## LIST OF TASKS
**1.** In the news report about Apostle Raymond Acquah, what was the name of the church founded by Sampson Agakpe?
**2.** Retype the part of the news report about Apostle Raymond Acquah, starting with "Apostle Acquah says" and going on through "protocols as well.".
**3.** Extend the news report about Apostle Raymond Acquah from where it stops.

## SUPPLIED PASSAGE

Audio By Carbonatix
Administrative Bishop at Perez Dome, Apostle Raymond Acquah is asking government to jail politicians who participated in the New Patriotic Party’s primaries over the weekend for flouting social distancing rules.
Apostle Acquah says if pastors have been arrested and jailed in the country for flouting the ban on churches, then it will only be fair to jail politicians for flouting Covid-19 protocols as well.
“Politicians held primaries without any social distancing, nobody says anything but a pastor meets his congregation with less than 30 people and police storm his church to arrest him for breaking rules.
"And as result, they end up in jail. What kind of explanation goes for this one,” he lamented Friday on Joy FM's Ghana Connect programme.
In April, a pastor from Tongor-Abui in the Volta region, has been jailed four years alongside two others, for defying the ban on social gatherings.
Sampson Agakpe, the founder of the Church of Pure Christ, assistant pastor, Maxwell Dzogoedzikpe and church secretary, Samuel Agakpe were arrested on April 12 for holding a church service contrary to the president’s orders.
Prosecutors say more than 50 persons attended the service, all of whom managed to escape when police stormed the venue.

## INPUT DATA
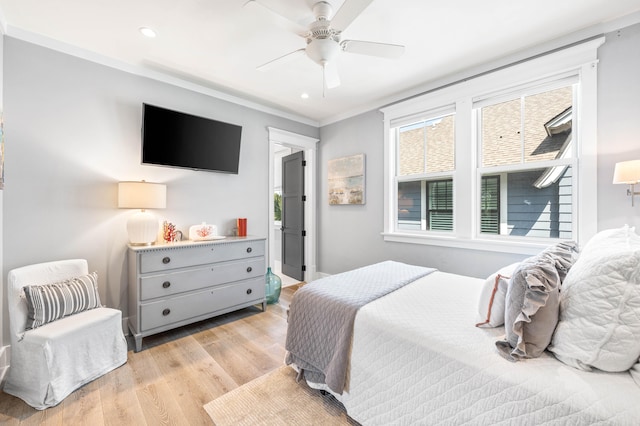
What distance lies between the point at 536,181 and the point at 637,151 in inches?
25.9

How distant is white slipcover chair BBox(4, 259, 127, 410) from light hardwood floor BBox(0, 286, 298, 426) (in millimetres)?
67

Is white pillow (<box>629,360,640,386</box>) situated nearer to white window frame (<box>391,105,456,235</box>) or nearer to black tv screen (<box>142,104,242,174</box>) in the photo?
white window frame (<box>391,105,456,235</box>)

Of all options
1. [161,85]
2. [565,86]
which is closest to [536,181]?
[565,86]

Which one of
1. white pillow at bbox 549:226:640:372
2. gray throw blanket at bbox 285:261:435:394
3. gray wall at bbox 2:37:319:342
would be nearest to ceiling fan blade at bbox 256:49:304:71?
gray wall at bbox 2:37:319:342

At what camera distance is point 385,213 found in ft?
11.8

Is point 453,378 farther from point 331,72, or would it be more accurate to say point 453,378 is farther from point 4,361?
point 4,361

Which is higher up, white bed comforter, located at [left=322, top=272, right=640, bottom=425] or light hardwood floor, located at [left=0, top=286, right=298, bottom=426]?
white bed comforter, located at [left=322, top=272, right=640, bottom=425]

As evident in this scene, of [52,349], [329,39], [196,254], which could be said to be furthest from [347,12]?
[52,349]

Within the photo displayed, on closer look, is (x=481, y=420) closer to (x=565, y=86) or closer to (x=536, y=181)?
(x=536, y=181)

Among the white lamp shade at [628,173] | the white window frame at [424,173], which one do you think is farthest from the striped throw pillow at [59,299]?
the white lamp shade at [628,173]

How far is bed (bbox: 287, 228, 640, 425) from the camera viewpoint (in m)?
0.90

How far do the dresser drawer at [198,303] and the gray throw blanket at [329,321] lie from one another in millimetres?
1236

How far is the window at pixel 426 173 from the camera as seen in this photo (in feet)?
10.3

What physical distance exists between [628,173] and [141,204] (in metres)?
3.74
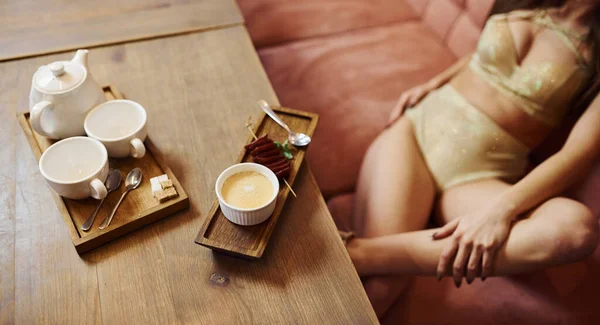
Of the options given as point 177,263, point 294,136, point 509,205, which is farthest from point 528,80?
point 177,263

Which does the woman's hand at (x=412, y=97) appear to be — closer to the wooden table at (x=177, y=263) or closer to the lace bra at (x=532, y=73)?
the lace bra at (x=532, y=73)

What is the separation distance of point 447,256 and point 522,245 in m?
0.17

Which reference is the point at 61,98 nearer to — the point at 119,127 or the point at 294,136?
the point at 119,127

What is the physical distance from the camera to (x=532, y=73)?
128 cm

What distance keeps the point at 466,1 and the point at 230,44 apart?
103cm

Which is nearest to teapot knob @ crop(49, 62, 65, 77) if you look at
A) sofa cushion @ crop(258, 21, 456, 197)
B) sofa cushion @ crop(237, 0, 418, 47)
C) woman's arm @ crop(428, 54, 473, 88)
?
sofa cushion @ crop(258, 21, 456, 197)

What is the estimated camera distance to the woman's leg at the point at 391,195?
113 centimetres

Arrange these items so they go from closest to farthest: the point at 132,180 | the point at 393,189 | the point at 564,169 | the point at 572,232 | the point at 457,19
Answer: the point at 132,180
the point at 572,232
the point at 564,169
the point at 393,189
the point at 457,19

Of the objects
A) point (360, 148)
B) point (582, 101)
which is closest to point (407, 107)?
point (360, 148)

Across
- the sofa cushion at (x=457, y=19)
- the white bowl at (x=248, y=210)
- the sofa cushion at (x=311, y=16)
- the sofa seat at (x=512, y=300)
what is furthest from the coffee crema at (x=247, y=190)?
the sofa cushion at (x=457, y=19)

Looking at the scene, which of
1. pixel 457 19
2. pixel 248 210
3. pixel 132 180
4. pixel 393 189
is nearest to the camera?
pixel 248 210

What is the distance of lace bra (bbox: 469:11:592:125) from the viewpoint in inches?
48.9

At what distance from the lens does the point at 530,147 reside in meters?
1.33

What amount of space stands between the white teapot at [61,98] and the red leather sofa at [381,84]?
71 centimetres
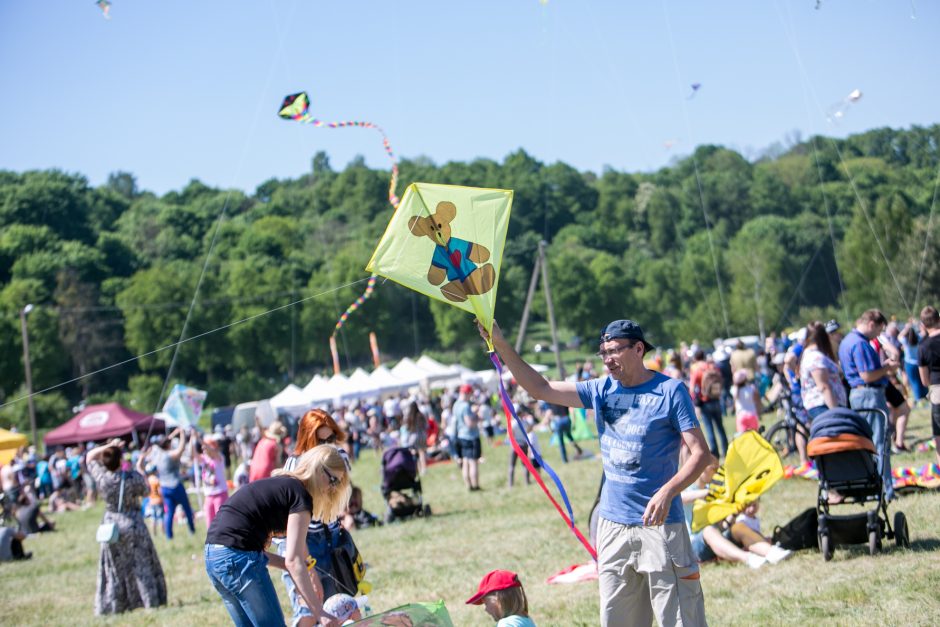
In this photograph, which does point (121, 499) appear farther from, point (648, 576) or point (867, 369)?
point (867, 369)

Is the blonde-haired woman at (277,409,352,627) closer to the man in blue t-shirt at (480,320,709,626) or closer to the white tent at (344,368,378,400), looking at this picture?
the man in blue t-shirt at (480,320,709,626)

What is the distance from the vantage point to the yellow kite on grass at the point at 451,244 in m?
4.86

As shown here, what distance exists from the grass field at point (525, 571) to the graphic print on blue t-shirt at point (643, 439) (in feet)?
6.31

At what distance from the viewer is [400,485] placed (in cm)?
1338

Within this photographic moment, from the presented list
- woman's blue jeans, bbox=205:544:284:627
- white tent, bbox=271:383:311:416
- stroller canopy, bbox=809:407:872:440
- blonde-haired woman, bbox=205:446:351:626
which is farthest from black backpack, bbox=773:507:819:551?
white tent, bbox=271:383:311:416

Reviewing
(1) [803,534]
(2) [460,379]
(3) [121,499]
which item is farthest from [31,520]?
(2) [460,379]

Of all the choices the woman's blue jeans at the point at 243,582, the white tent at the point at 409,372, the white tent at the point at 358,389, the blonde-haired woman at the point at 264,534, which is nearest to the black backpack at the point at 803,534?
the blonde-haired woman at the point at 264,534

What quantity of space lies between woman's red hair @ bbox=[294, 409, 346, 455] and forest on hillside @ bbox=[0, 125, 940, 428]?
155 feet

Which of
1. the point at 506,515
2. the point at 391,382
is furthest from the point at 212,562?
the point at 391,382

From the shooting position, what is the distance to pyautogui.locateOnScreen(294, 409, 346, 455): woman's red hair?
227 inches

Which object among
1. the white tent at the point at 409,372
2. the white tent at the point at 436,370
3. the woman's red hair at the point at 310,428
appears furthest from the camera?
the white tent at the point at 436,370

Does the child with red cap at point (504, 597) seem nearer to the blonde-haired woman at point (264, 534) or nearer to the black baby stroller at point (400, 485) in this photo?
the blonde-haired woman at point (264, 534)

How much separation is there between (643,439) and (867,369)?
4.87m

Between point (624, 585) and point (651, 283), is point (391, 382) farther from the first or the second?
point (651, 283)
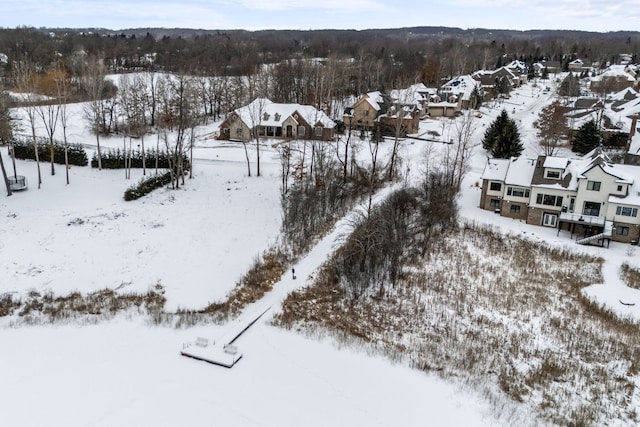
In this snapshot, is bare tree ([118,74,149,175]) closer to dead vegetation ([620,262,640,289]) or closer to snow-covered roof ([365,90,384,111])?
snow-covered roof ([365,90,384,111])

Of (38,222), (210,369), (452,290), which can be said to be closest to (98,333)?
(210,369)

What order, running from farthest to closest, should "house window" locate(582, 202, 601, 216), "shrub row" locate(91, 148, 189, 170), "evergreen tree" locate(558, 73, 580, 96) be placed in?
"evergreen tree" locate(558, 73, 580, 96)
"shrub row" locate(91, 148, 189, 170)
"house window" locate(582, 202, 601, 216)

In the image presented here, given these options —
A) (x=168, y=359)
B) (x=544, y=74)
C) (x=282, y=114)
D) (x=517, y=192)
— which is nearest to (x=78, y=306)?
(x=168, y=359)

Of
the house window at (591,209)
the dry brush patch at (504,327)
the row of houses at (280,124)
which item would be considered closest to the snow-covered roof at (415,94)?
the row of houses at (280,124)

## ACTIVITY ANSWERS
**1.** The Church of Pure Christ.

**2.**
Apostle Acquah says if pastors have been arrested and jailed in the country for flouting the ban on churches, then it will only be fair to jail politicians for flouting Covid-19 protocols as well.

**3.**
Some pastors after the NPP held its parliamentary primaries on June 20, 2020 have accused the governing party of flouting Covid-19 protocols, especially because delegates and supporters did not observe social distancing during the event.
According to them, politicians who participated in the primaries flouted Covid-19 precautionary measures by allowing masses to gather during the primaries without any proper measures in place.
Pastor Acquah who is among pastors making such demands said it will be very unfair if politicians who flouted the same rule pastors have been jailed for, are left unpunished.
He is therefore asking government to either release these jailed pastors or apply the same jail sanction to politicians who participated in the just ended NPP primaries, if indeed the laws of the state work.
“We are a church, we are in a state and we believe also that the state must be respected therefore the right thing must be done,” he said.